Running you get the following value:
Mean Squared Error: 0.3236927921625923
Which is a decent result. If we want to graphically see the prediction capacity of the model compared to the dataset we can add the following code.
plt.scatter(y_test, y_pred)
plt.plot([0, max(y_test)], [0, max(y_test)], color='red', linestyle='--') # Aggiungi la linea x = y
plt.xlabel("Actual")
plt.ylabel("Predicted")
plt.title("Actual vs Predicted Prices")
plt.show()
As we can see from the graph, there is a whole series of elements of the dataset that have a target value greater than 5 (in reality they all have a value of 5.0001) since it would seem like an “off-scale” evaluation and therefore it would be better to eliminate them from the starting dataset . Let’s add and modify the previous code to take this fact into account.
# Remove all rows where the 'target' column value is greater than 5
data_cleaned = data.loc[data['target'] <= 5]
# Split data into training set and test set
X_train, X_test, y_train, y_test = train_test_split(data_cleaned.drop('target', axis=1), data_cleaned['target'], test_size=0.2, random_state=42)
Executing the code this time with the dataset cleaned of out-of-scale data we obtain the following results:
Mean Squared Error: 0.2733577250854457
As we can see the mean square error has reduced, and therefore we have gone in the right direction.
When to use SVR in regression problems?
The choice of model depends on several factors, including the nature of the data, the dimensionality of the dataset, the distribution of the data, the presence of linear or non-linear relationships between the features and the target, and the desired performance. Here are some situations where using Support Vector Regression (SVR) might be preferable to other models provided by scikit-learn:
- Nonlinear Data: SVR can effectively handle nonlinear data through the use of nonlinear kernels such as the RBF kernel. If the data has a complex nonlinear structure, SVR may be an appropriate choice.
- Robustness to noisy data: SVMs are known for their robustness to noisy data. If your dataset contains many outliers or noisy data, SVR may be a better choice than models sensitive to noisy data such as linear regression.

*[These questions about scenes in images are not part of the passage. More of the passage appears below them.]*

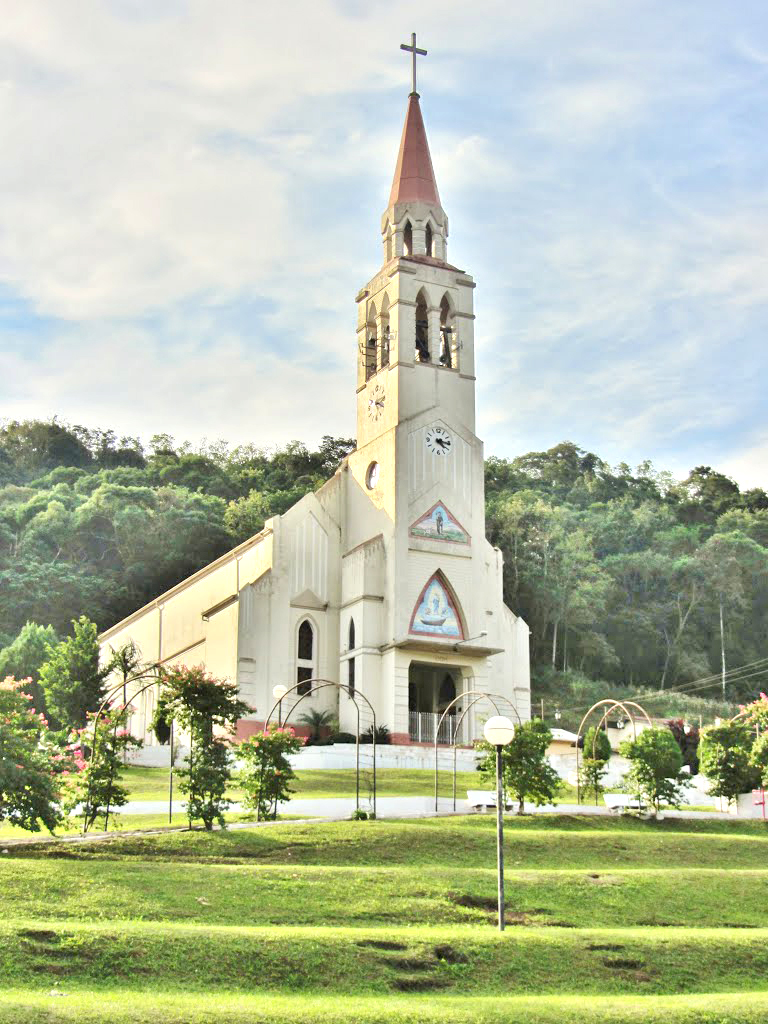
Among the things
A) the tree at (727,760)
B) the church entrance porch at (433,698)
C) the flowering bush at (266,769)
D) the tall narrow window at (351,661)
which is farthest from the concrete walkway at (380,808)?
the tall narrow window at (351,661)

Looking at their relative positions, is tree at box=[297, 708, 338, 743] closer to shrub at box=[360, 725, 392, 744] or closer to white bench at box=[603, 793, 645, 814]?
shrub at box=[360, 725, 392, 744]

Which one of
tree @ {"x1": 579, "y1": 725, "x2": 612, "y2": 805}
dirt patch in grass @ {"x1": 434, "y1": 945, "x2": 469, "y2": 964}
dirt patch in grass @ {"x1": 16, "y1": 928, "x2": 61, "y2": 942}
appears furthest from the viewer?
tree @ {"x1": 579, "y1": 725, "x2": 612, "y2": 805}

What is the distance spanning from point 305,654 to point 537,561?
2959 cm

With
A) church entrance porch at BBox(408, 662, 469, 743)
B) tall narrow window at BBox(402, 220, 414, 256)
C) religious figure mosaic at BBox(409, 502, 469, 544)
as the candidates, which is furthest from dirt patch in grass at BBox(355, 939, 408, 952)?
tall narrow window at BBox(402, 220, 414, 256)

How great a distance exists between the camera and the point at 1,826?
2806 centimetres

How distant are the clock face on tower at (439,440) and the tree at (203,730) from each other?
22699 millimetres

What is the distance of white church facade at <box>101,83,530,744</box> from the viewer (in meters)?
47.9

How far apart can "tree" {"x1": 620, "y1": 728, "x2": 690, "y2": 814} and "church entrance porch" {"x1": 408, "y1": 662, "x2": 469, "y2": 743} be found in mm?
15967

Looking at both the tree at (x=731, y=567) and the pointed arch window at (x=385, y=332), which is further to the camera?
the tree at (x=731, y=567)

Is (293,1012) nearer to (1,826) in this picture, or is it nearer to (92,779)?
(92,779)

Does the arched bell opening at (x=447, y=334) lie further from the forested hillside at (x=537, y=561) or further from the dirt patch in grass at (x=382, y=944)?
the dirt patch in grass at (x=382, y=944)

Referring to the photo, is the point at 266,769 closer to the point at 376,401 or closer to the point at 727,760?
the point at 727,760

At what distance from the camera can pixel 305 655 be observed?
49.3 metres

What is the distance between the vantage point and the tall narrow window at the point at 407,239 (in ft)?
178
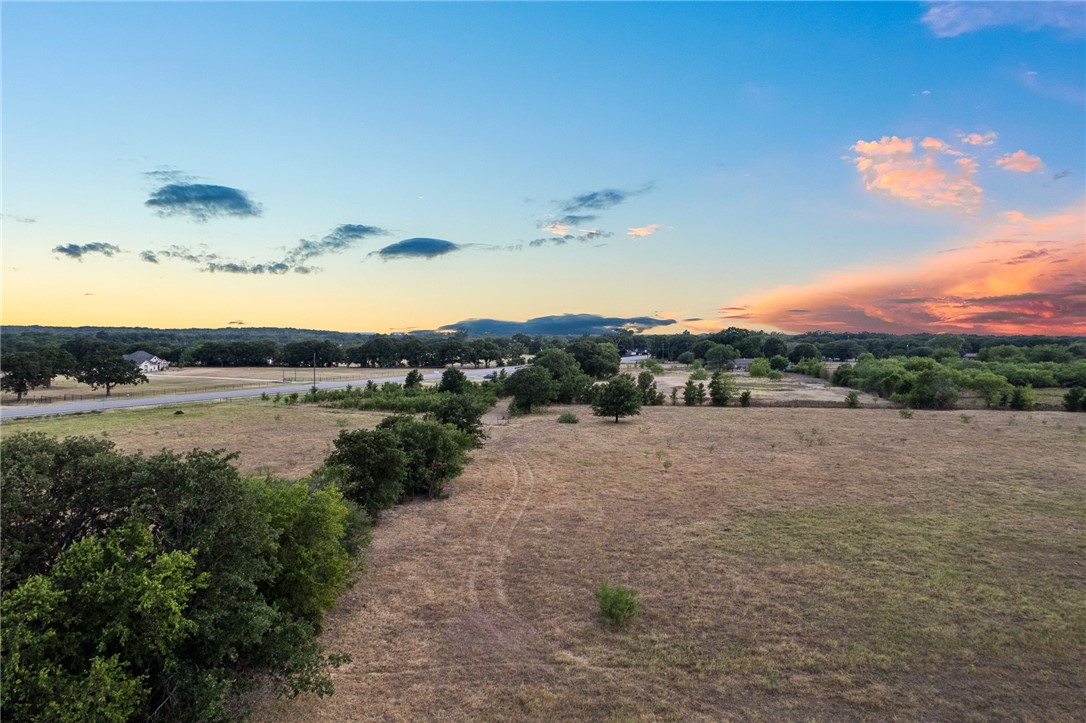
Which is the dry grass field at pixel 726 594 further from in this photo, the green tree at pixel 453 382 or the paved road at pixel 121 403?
the paved road at pixel 121 403

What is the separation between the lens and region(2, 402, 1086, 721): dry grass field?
1131 cm

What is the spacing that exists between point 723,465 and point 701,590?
18.6m

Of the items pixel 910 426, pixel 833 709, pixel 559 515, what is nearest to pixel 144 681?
pixel 833 709

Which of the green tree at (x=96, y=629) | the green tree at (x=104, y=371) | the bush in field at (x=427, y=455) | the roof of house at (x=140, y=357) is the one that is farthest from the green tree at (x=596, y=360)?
the green tree at (x=96, y=629)

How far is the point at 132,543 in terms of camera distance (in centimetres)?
942

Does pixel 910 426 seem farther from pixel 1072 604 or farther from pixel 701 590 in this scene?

- High dimensionality: SVR can effectively handle datasets with a large number of features, especially if there is a low fraction of relevant features (sparse data). Furthermore, thanks to the built-in regularization technique, SVR can help avoid overfitting even in the presence of many features.
- Little a priori knowledge about the data distribution: If you do not have clear a priori knowledge about the data distribution or the relationship between the features and the target, SVR can be a reasonable choice as it does not require specific assumptions about the data distribution.
- Tuning Flexibility: SVR offers several parameters that can be tuned to optimize model performance, such as kernel type, C regularization parameter, and kernel-specific parameters. This flexibility can be useful for adapting the model to the specific needs of the problem.
However, it is important to note that SVR may not always be the best choice. For example, if the regression problem is linear and there is no evidence of non-linear relationships between the features and the target, simpler models such as linear regression may be more appropriate and computationally less expensive. Therefore, it is always a good idea to carefully examine your data and experiment with different models to determine which one works best for your specific regression problem.